API‑first integrations make sense when the user experience is a differentiator and the platform needs deeper control over discovery, personalization, and packaging. Many programmes start with a white‑label solution to validate demand, then move to a deeper API‑led embedding once the business case is proven.
Leading AI‑Powered Travel Solutions in 2026
Below are some of the platforms enabling brands to add experiences, booking, and personalization. The list summarises what each provider offers and which integration models may fit different strategies.
Which Model Fits Which Strategy?
The right solution depends on the part of the journey a platform wants to own.
A company focused on flights and traditional travel infrastructure may begin with Amadeus. A brand looking to embed lodging, activities, and broader booking paths may evaluate Expedia Group / EPS. Agencies and travel sellers that need AI‑ready retailing and multi‑source content may look at Travelport. Banks, airlines, and loyalty platforms focused on flexible booking products and AI servicing may consider Hopper Technology Solutions.
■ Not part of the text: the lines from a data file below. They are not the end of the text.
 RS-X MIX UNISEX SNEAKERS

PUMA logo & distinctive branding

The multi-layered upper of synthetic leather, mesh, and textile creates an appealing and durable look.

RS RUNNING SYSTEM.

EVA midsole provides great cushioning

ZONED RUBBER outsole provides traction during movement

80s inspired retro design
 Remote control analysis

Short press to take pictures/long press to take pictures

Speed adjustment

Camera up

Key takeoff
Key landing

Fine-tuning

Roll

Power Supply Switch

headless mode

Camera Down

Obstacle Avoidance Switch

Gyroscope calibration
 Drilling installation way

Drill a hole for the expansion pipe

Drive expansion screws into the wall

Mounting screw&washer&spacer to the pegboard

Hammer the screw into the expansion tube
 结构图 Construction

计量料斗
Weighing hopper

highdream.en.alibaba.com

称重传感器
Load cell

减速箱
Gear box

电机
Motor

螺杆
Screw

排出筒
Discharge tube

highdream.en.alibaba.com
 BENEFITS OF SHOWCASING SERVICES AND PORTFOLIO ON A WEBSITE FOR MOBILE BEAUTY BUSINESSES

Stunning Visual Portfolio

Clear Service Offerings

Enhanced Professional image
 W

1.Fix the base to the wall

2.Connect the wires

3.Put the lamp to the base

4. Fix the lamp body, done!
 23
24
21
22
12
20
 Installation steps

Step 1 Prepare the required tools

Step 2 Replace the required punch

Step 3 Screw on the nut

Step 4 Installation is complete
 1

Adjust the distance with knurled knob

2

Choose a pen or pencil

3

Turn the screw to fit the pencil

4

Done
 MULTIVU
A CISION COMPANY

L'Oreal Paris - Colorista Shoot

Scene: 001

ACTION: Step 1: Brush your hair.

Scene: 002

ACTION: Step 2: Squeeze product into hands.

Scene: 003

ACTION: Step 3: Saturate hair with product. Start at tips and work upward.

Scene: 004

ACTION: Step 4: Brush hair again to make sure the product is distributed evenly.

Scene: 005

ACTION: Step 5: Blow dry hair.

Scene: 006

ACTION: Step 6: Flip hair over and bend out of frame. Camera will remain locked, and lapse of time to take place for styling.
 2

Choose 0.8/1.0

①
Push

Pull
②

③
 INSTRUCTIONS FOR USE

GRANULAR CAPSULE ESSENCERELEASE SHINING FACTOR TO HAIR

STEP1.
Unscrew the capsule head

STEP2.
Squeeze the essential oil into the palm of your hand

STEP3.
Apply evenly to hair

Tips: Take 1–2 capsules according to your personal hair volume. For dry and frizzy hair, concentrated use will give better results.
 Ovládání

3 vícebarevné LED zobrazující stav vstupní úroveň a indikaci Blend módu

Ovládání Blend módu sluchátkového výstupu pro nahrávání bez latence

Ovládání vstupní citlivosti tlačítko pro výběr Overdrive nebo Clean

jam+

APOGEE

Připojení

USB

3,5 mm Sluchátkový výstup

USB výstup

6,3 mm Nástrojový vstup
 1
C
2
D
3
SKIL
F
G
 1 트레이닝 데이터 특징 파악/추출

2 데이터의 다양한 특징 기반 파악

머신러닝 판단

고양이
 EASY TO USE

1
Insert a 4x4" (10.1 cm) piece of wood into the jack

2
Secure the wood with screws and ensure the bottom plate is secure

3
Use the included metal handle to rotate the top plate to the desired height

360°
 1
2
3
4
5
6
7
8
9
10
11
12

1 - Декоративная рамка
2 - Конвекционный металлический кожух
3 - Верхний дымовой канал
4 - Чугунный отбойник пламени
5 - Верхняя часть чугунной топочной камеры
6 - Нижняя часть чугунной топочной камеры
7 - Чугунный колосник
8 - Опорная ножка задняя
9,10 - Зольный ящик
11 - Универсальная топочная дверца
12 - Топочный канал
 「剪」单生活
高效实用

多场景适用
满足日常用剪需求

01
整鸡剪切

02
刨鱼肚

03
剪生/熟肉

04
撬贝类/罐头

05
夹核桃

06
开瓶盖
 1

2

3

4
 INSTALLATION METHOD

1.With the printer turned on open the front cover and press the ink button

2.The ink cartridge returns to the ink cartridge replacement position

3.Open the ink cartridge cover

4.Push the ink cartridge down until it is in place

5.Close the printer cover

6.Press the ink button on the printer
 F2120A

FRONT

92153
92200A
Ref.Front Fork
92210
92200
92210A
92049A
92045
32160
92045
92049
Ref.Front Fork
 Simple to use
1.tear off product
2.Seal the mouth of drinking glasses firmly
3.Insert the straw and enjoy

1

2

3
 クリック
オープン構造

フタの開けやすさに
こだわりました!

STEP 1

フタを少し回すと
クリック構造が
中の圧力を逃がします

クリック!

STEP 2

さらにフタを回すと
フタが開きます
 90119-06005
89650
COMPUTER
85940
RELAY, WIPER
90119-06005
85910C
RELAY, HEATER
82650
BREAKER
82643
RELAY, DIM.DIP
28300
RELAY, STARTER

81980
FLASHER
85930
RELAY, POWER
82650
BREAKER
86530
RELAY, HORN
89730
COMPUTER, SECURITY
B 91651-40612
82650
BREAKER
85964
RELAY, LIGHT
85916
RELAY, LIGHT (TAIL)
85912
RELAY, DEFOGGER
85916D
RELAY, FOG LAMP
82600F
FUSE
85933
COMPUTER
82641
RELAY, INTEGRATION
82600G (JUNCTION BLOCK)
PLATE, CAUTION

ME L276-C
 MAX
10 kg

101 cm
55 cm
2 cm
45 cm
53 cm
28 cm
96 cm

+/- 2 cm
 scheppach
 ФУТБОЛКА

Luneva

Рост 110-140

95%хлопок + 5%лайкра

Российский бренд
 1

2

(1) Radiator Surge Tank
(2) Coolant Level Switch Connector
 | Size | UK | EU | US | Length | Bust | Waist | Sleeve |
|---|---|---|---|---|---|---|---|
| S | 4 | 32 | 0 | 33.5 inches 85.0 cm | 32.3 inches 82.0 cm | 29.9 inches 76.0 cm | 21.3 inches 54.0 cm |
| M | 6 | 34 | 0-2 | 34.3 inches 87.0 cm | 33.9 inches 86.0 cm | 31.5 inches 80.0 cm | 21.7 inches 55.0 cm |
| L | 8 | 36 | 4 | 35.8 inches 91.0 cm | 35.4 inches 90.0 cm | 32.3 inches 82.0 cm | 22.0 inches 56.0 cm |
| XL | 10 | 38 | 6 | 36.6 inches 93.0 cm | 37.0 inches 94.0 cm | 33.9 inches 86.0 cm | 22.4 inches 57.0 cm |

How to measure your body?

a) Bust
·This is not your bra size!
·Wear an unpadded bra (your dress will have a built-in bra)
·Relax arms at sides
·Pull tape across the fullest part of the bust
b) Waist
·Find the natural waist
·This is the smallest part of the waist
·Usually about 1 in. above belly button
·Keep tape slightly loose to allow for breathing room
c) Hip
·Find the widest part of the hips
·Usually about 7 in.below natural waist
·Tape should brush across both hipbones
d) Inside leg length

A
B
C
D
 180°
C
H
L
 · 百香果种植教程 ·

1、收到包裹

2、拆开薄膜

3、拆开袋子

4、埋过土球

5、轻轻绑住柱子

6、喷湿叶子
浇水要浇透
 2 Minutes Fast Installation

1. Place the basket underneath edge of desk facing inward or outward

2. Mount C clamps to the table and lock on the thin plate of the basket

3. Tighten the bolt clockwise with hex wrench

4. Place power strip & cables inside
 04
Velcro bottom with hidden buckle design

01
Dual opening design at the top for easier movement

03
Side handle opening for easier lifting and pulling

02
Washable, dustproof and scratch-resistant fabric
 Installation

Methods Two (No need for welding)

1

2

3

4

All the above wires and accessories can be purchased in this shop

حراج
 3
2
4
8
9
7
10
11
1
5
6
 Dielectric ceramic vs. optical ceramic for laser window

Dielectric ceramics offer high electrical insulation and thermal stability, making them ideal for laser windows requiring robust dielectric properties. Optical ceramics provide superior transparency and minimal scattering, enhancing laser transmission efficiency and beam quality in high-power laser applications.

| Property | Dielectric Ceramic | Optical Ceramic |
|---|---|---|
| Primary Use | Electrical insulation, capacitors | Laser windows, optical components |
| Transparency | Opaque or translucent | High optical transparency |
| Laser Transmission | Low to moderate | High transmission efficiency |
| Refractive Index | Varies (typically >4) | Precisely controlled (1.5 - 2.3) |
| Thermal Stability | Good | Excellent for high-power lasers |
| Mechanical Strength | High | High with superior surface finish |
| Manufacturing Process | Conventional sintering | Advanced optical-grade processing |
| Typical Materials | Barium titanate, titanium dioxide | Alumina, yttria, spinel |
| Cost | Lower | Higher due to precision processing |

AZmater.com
For destination experiences, the choice becomes more specific. GetYourGuide Partner Solutions offers access to a well‑known tours and activities marketplace. Tiqets is useful for attraction and museum ticketing. Musement / TUI Musement is relevant for curated activities and in‑destination services. Holibob offers a GraphQL‑led approach to experience distribution and personalisation. Examples include GetYourGuide, Tiqets, and Musement. While these platforms provide strong inventory access, partners are generally operating within the ecosystem of a specific marketplace. A different approach is emerging around experiences infrastructure, where the goal is not only to distribute inventory but also to aggregate supply across sources and improve relevance through personalization. Bridgify is a relevant use case for organisations that want access to multi-source experiences inventory through a unified integration layer, alongside white-label and API-based distribution options.
No single provider owns every layer of AI‑powered travel. The strongest digital travel strategies usually combine the right mix of infrastructure, marketplace access, live inventory, personalization, and booking control. At the same time, recent consolidation across the sector suggests that larger travel platforms increasingly see experiences infrastructure as a strategic capability rather than a standalone category. As AI reshapes travel discovery and commerce throughout 2026, the winners will be the platforms that connect smarter recommendations to real, bookable experiences inside journeys customers already trust.